Ha protagonizado campañas publicitarias en Colombia, pero también en el exterior

—Carolina conoce Centroamérica de cabo a rabo— y la revista española Man se fijó en ella para protagonizar junto a otras nueve modelos colombianas una sesión de fotos en Islas del Rosario. Antes había sido portada de la revista En forma, pero es con otra revista (esta que tiene en sus manos, para ser más precisos) donde más dará de qué hablar.

Su debut en televisión fue en La viuda de la mafia, donde era la amiga del colegio de Johanna Bahamón, y luego pasó por Séptima puerta, Así es la vida y En los tacones de Eva. En 2008 la veremos en Infieles anónimos, otra telenovela, donde hará el papel de mala.
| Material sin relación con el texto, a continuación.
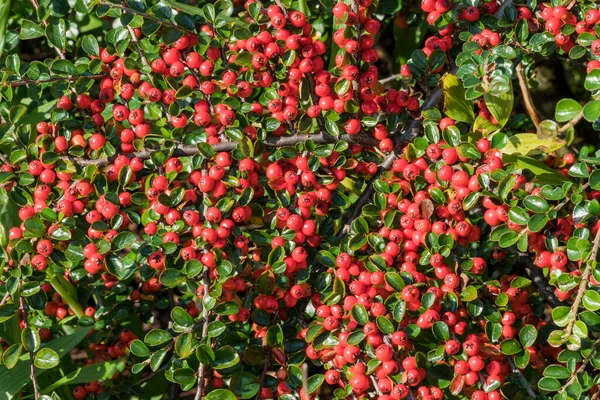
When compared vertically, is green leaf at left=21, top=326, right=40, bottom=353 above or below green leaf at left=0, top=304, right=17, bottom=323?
below

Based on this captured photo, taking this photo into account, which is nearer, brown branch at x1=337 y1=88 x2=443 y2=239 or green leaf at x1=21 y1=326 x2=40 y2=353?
green leaf at x1=21 y1=326 x2=40 y2=353

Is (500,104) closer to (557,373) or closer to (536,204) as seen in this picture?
(536,204)

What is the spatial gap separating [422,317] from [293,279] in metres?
0.56

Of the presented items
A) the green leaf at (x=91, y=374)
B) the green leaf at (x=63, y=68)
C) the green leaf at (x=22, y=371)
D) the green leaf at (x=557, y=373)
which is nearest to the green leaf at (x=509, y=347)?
the green leaf at (x=557, y=373)

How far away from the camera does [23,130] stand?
9.97 feet

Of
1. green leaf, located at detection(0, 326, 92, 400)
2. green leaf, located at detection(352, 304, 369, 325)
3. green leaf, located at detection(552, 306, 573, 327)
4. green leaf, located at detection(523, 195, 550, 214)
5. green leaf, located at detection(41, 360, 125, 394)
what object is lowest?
green leaf, located at detection(41, 360, 125, 394)

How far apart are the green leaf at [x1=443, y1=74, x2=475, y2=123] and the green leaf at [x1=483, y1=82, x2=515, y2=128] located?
11 centimetres

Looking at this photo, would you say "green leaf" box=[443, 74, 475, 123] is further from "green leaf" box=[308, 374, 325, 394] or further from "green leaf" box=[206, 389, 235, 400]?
"green leaf" box=[206, 389, 235, 400]

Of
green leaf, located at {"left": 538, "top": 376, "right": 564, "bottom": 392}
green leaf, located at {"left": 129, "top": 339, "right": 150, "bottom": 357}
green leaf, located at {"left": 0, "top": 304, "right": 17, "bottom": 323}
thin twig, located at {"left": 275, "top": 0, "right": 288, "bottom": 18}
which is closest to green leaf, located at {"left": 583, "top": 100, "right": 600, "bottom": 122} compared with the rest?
green leaf, located at {"left": 538, "top": 376, "right": 564, "bottom": 392}

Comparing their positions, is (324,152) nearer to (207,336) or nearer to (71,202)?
(207,336)

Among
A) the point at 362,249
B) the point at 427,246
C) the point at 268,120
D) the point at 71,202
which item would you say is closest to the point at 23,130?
the point at 71,202

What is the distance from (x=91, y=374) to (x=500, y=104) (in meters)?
2.17

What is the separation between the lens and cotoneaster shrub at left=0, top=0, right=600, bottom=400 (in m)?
2.77

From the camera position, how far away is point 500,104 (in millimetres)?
3074
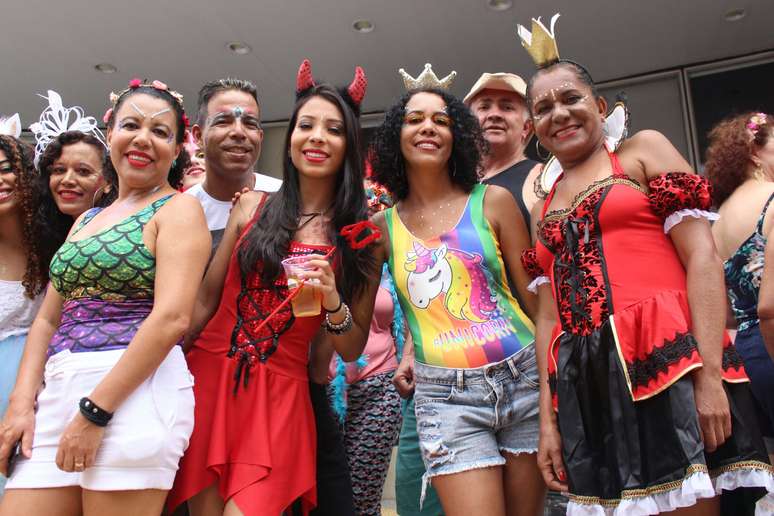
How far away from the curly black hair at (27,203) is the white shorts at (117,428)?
43.2 inches

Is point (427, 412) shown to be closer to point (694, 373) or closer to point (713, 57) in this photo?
point (694, 373)

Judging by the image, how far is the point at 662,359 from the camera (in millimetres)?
1858

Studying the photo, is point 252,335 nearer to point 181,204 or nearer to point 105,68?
point 181,204

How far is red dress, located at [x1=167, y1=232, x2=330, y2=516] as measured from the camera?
211 centimetres

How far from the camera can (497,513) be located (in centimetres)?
220

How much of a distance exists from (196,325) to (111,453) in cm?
64

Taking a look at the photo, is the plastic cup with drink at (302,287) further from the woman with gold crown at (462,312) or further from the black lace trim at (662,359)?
the black lace trim at (662,359)

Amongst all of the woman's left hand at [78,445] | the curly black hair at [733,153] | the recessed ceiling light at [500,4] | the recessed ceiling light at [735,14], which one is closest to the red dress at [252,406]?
the woman's left hand at [78,445]

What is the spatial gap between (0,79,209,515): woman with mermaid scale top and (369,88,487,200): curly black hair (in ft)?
3.23

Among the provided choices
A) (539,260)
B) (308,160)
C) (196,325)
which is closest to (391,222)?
(308,160)

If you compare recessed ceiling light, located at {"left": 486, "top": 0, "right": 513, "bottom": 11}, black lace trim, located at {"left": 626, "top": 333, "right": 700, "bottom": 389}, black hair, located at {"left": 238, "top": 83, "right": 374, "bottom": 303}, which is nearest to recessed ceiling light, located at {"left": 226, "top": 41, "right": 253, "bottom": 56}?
recessed ceiling light, located at {"left": 486, "top": 0, "right": 513, "bottom": 11}

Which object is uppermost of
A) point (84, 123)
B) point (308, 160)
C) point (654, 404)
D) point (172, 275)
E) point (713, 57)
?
point (713, 57)

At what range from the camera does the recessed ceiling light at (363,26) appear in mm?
6449

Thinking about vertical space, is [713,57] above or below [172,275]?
above
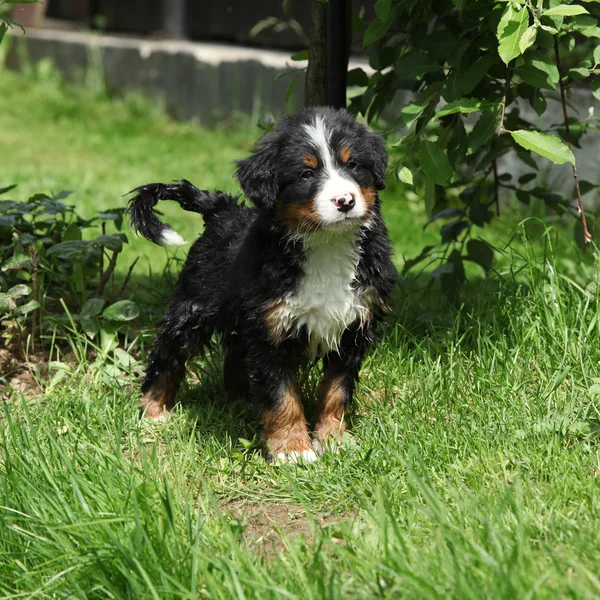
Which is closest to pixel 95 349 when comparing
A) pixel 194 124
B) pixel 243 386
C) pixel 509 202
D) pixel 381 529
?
pixel 243 386

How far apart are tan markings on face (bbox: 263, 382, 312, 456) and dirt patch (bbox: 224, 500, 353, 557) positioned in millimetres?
232

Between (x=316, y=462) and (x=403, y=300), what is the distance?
56.2 inches

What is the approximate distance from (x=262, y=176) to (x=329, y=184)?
242mm

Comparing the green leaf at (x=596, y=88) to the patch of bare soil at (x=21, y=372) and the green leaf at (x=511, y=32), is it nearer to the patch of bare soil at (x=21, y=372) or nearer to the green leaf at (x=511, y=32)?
the green leaf at (x=511, y=32)

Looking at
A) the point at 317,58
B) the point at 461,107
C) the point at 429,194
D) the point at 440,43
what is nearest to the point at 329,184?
the point at 461,107

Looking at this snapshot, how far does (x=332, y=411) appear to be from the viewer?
3250 millimetres

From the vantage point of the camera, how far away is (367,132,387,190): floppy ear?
3066 millimetres

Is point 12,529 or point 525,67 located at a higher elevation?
point 525,67

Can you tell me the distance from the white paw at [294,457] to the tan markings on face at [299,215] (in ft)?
2.48

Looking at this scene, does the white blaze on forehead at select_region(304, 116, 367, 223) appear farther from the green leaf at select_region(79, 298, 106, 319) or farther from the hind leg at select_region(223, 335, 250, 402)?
the green leaf at select_region(79, 298, 106, 319)

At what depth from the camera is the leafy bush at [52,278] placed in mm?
3922

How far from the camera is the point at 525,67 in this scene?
3.25 meters

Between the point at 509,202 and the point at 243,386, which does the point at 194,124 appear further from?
the point at 243,386

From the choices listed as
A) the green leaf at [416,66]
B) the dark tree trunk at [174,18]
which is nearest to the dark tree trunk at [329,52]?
the green leaf at [416,66]
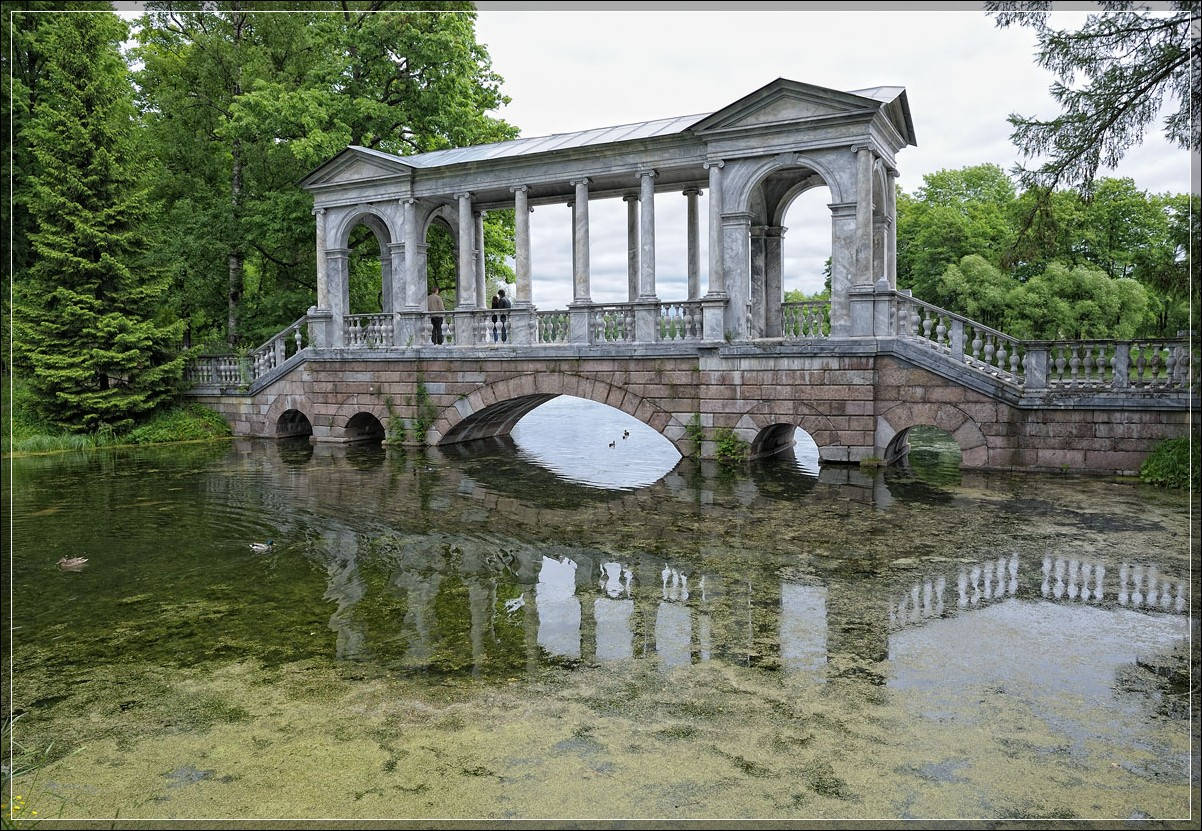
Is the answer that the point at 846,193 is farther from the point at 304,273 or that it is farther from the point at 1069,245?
the point at 1069,245

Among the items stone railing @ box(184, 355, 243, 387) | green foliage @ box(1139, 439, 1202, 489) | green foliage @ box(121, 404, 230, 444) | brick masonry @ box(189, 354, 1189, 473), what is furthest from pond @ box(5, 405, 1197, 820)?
stone railing @ box(184, 355, 243, 387)

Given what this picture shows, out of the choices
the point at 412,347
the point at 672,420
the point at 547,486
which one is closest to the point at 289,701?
the point at 547,486

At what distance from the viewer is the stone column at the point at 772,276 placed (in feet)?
63.1

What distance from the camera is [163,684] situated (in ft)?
19.1

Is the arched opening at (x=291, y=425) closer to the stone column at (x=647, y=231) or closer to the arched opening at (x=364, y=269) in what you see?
the arched opening at (x=364, y=269)

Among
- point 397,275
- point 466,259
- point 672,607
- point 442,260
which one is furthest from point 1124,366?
point 442,260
Y acá incurrimos en el pecado de reencauchar una vez más el viejo comentario "una mala muy buena". Qué le vamos a hacer, si en el caso de Carolina es una verdad de a puño.

No hace deporte, lo que significa que su herencia genética le permite comer lo que le plazca sin engordar. Le encantan las harinas tanto como las motos e irse de descanso a su finca en Fómeque, Cundinamarca. Suena a buen plan salir un viernes al mediodía en una superbike con Carolina bien agarrada de la espalda, llegar a ese paraíso de tierra templada que es Fómeque y olvidarse del mundo hasta el domingo.